Capitalism won’t fall because of a few broken windows. To get rid of capitalism, we need to be prepared to work with anyone who is only just beginning to radicalize. This means relating to people who do not necessarily support radical ideas at the moment, but who might be won to those ideas in future struggles. On these terms, it is clear that the Black Bloc has alienated far more people than it has won.

Civil liberties

The same debate about tactics is now underway in response to police repression during the G20, with some claiming the demand for civil liberties is not radical enough, and similar critiques of the “People First!” demonstration.

Again, the point is that the demand to defend civil liberties has brought thousands of new people into activity, and exposed the scale of police and state repression, just as the “People First!” demonstration mobilized thousands of working people and their allies.

The role of socialists and anyone who wants to get rid of capitalism is not to denounce these actions, but to help build them—working alongside workers who may believe that capitalism can be reformed, and arguing for the need to move struggles beyond just the demonstration.

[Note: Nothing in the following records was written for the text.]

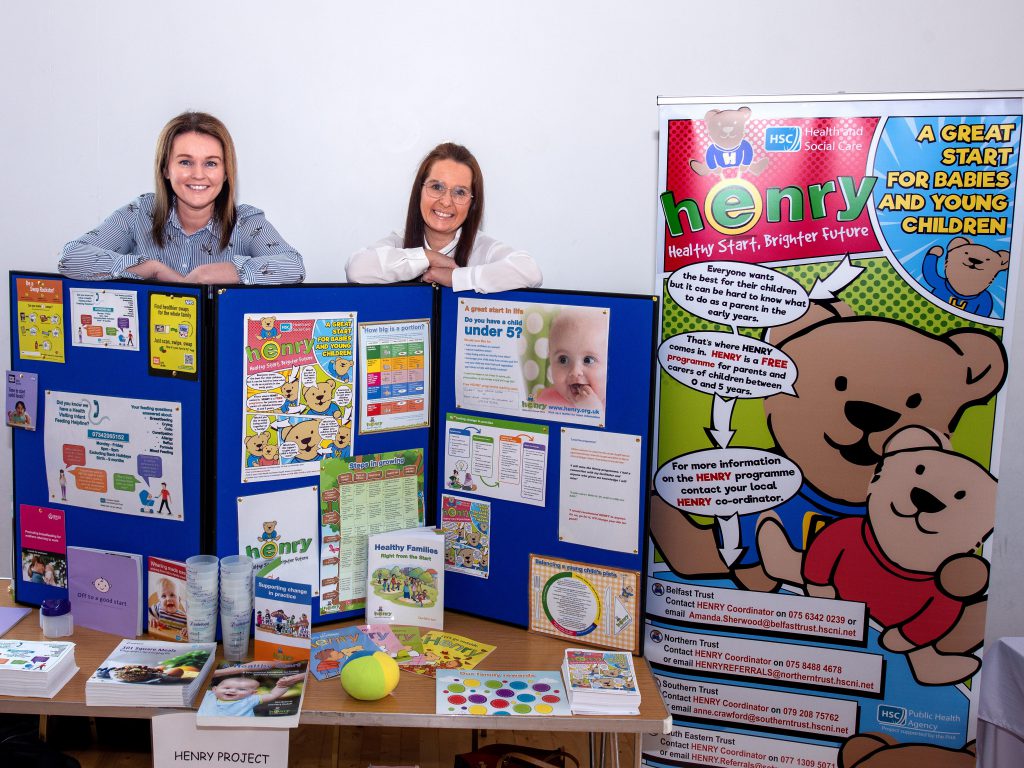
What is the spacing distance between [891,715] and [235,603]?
5.85 feet

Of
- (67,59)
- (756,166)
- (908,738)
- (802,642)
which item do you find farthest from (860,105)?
(67,59)

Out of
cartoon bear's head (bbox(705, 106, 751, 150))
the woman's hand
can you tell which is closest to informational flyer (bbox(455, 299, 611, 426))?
the woman's hand

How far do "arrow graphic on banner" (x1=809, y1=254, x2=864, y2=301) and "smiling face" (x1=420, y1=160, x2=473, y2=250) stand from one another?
1060 millimetres

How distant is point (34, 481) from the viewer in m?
2.00

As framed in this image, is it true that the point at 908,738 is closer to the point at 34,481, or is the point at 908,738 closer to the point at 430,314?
the point at 430,314

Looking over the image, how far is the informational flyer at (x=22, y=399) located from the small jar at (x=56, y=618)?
406mm

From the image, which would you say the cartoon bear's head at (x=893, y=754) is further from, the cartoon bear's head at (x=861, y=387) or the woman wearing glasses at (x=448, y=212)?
the woman wearing glasses at (x=448, y=212)

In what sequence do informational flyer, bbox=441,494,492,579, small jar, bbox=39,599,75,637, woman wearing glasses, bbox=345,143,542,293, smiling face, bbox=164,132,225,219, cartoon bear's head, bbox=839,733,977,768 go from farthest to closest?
1. woman wearing glasses, bbox=345,143,542,293
2. smiling face, bbox=164,132,225,219
3. cartoon bear's head, bbox=839,733,977,768
4. informational flyer, bbox=441,494,492,579
5. small jar, bbox=39,599,75,637

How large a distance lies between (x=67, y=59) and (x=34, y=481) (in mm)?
1606

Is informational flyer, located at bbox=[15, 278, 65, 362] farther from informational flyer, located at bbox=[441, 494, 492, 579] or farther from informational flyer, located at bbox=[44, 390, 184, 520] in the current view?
informational flyer, located at bbox=[441, 494, 492, 579]

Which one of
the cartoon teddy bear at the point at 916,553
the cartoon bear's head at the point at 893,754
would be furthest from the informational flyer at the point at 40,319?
the cartoon bear's head at the point at 893,754

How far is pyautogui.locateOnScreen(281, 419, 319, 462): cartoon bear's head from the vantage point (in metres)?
1.93

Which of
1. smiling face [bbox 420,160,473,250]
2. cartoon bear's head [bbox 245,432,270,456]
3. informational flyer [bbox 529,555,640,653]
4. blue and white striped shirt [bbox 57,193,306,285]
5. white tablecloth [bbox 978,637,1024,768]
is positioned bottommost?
white tablecloth [bbox 978,637,1024,768]

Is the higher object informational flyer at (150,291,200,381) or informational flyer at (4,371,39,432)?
informational flyer at (150,291,200,381)
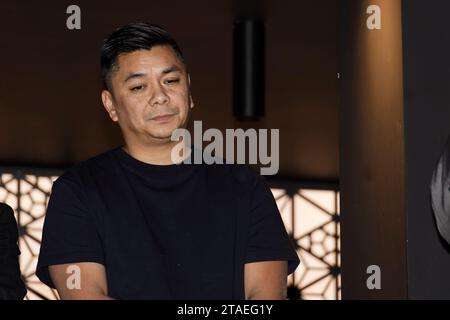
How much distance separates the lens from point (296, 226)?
12812mm

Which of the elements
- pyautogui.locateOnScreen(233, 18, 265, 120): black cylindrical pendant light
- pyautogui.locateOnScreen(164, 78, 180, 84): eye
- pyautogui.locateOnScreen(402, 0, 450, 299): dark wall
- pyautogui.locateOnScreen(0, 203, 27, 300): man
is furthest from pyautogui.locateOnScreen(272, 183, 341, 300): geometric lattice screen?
pyautogui.locateOnScreen(164, 78, 180, 84): eye

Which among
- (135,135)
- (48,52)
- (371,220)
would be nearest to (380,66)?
(371,220)

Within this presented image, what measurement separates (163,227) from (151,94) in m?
0.29

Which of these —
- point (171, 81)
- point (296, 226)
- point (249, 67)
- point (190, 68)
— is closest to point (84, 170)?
point (171, 81)


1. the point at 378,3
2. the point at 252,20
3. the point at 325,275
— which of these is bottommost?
the point at 325,275

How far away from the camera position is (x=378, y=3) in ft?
11.8

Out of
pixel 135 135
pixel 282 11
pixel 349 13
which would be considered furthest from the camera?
pixel 282 11

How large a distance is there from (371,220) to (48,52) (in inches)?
175

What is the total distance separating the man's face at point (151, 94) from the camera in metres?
2.01

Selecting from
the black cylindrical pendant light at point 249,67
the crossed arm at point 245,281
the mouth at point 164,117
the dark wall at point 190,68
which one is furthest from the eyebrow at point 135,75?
the black cylindrical pendant light at point 249,67

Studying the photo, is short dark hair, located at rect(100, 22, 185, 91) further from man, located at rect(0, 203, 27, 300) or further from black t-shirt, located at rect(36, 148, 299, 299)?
man, located at rect(0, 203, 27, 300)

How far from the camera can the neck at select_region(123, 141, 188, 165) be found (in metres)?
2.06

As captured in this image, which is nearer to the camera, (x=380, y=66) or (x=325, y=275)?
(x=380, y=66)
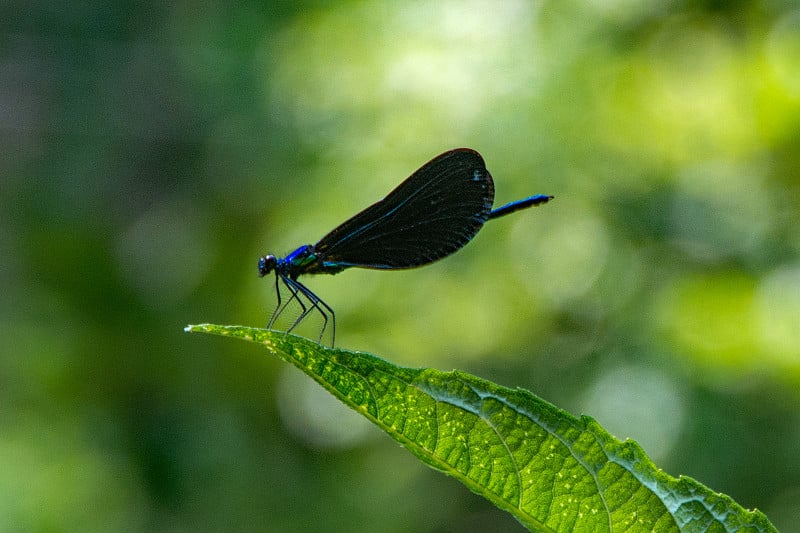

There are no short-cuts to getting rid of capitalism. Building workers’ confidence to resist Harper’s coming austerity measures will take organization, patience and debate. The key task for socialists is to take advantage of the growing anger at police repression, at the billions wasted on fighter jets and at Harper’s “law-and-order” agenda.

In short: to help workers radicalize and become involved in their own struggles. A revolutionary movement must demonstrate that it’s not only necessary, but possible, to win large numbers of people to challenge capitalism. But to do so means having the theoretical clarity to make the best tactical choices—ones that build the confidence of others to resist.